[Data excerpts]

(begin)

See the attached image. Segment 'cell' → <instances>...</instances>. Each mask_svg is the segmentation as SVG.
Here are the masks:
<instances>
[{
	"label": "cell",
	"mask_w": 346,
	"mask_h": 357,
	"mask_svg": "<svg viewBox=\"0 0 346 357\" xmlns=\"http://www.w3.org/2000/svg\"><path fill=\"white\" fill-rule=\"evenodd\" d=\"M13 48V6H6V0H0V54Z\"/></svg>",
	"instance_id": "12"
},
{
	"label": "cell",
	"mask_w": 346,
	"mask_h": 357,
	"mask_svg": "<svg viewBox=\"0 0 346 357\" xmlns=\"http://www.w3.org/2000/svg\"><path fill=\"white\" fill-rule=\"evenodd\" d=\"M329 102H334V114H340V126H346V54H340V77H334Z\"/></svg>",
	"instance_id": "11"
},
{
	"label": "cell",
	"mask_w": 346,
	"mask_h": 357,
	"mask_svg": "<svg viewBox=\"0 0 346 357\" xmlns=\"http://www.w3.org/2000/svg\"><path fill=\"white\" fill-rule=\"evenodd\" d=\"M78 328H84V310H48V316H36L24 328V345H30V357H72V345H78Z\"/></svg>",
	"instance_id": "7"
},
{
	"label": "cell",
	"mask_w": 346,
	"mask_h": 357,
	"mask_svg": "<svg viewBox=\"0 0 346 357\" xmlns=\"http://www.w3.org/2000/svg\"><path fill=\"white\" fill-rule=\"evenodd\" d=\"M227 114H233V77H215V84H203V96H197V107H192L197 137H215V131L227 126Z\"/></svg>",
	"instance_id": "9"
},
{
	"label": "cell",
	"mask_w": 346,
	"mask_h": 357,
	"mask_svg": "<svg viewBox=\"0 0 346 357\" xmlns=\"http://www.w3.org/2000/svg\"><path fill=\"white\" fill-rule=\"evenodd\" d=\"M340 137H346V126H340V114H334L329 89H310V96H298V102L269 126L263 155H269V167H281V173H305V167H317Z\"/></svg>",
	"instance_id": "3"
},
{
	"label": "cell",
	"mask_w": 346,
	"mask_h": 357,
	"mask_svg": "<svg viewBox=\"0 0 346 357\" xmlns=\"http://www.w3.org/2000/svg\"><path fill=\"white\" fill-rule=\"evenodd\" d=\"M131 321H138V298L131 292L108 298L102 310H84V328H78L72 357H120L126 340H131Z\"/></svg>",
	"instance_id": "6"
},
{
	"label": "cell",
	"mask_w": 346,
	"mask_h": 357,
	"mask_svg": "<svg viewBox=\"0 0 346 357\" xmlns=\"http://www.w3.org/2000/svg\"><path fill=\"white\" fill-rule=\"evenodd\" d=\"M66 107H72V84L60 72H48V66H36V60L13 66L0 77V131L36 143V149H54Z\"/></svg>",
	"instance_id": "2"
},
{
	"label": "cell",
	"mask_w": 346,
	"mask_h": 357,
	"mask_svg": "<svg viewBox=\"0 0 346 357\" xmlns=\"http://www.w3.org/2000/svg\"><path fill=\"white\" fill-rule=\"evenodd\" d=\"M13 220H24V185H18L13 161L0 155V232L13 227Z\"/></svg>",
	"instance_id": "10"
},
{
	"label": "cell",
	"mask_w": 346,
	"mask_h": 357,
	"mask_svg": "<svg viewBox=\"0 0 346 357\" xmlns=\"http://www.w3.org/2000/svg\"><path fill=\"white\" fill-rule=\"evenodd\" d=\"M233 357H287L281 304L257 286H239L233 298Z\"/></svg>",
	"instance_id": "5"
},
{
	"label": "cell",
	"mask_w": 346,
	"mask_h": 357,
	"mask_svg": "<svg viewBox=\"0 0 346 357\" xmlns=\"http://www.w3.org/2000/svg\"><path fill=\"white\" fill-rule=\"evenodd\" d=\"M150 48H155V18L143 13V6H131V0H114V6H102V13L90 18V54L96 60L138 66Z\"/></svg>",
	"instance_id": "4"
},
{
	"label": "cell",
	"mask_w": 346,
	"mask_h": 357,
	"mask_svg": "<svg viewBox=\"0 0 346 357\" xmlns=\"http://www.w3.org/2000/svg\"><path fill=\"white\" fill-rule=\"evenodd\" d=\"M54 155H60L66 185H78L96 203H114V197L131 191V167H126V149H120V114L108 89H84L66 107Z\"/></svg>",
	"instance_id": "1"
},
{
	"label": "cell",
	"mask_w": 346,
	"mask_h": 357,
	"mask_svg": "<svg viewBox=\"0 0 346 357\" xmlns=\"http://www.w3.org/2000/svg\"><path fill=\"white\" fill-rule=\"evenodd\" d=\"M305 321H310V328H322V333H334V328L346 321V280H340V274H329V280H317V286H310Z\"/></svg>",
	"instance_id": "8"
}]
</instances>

(end)

● **WRITTEN INSTRUCTION**
Pick out each line in the items that contains the string "instances", and copy those lines.

● **ANSWER TO THIS PROBLEM**
See the attached image. Segment 'cell' → <instances>...</instances>. Each mask_svg is the segmentation as SVG.
<instances>
</instances>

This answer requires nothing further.